ICG: Improving Cover Image Generation via MLLM-based Prompting and Personalized Preference Alignment

ICG: Improving Cover Image Generation via MLLM-based Prompting and Personalized Preference Alignment

ICG:通过基于 MLLM 的提示和个性化偏好对齐改进封面图像生成

Abstract: Recent advances in multimodal large language models (MLLMs) and diffusion models (DMs) have opened new possibilities for AI-generated content. Yet, personalized cover image generation remains underexplored, despite its critical role in boosting user engagement on digital platforms.

摘要: 多模态大语言模型(MLLM)和扩散模型(DM)的最新进展为人工智能生成内容开辟了新的可能性。然而,尽管个性化封面图像生成在提升数字平台用户参与度方面起着至关重要的作用,但目前对其研究仍显不足。

We propose ICG, a novel framework that integrates MLLM-based prompting with personalized preference alignment to generate high-quality, contextually relevant covers. ICG extracts semantic features from item titles and reference images via meta tokens, refines them with user embeddings, and injects the resulting personalized context into the diffusion model.

我们提出了 ICG,这是一个将基于 MLLM 的提示与个性化偏好对齐相结合的新型框架,旨在生成高质量且与上下文相关的封面。ICG 通过元标记(meta tokens)从项目标题和参考图像中提取语义特征,利用用户嵌入(user embeddings)对其进行优化,并将生成的个性化上下文注入到扩散模型中。

To address the lack of labeled supervision, we adopt a multi-reward learning strategy that combines public aesthetic and relevance rewards with a personalized preference model trained from user behavior. Unlike prior pipelines relying on handcrafted prompts and disjointed modules, ICG employs an adapter to bridge MLLMs and diffusion models for end-to-end training.
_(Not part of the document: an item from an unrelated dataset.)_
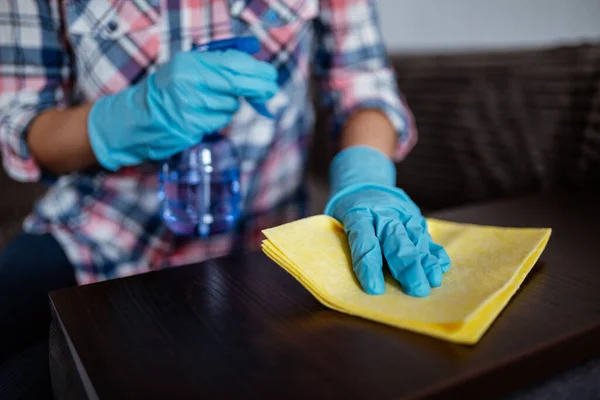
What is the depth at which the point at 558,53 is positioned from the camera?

为了解决缺乏标注监督的问题,我们采用了一种多奖励学习策略,将公共审美和相关性奖励与从用户行为中训练出的个性化偏好模型相结合。与以往依赖手工提示和离散模块的流程不同,ICG 采用了一个适配器(adapter)来连接 MLLM 和扩散模型,从而实现端到端的训练。

Experiments demonstrate that ICG significantly improves image quality, semantic fidelity, and personalization, leading to stronger user appeal and offline recommendation accuracy in downstream tasks. As a plug-and-play adapter bridging MLLMs and diffusion models, ICG is compatible with common checkpoints and requires no ground-truth labels during optimization.

实验表明,ICG 显著提高了图像质量、语义保真度和个性化程度,从而在下游任务中增强了用户吸引力并提升了离线推荐准确率。作为连接 MLLM 和扩散模型的即插即用适配器,ICG 与常见的检查点(checkpoints)兼容,且在优化过程中无需真实标签(ground-truth labels)。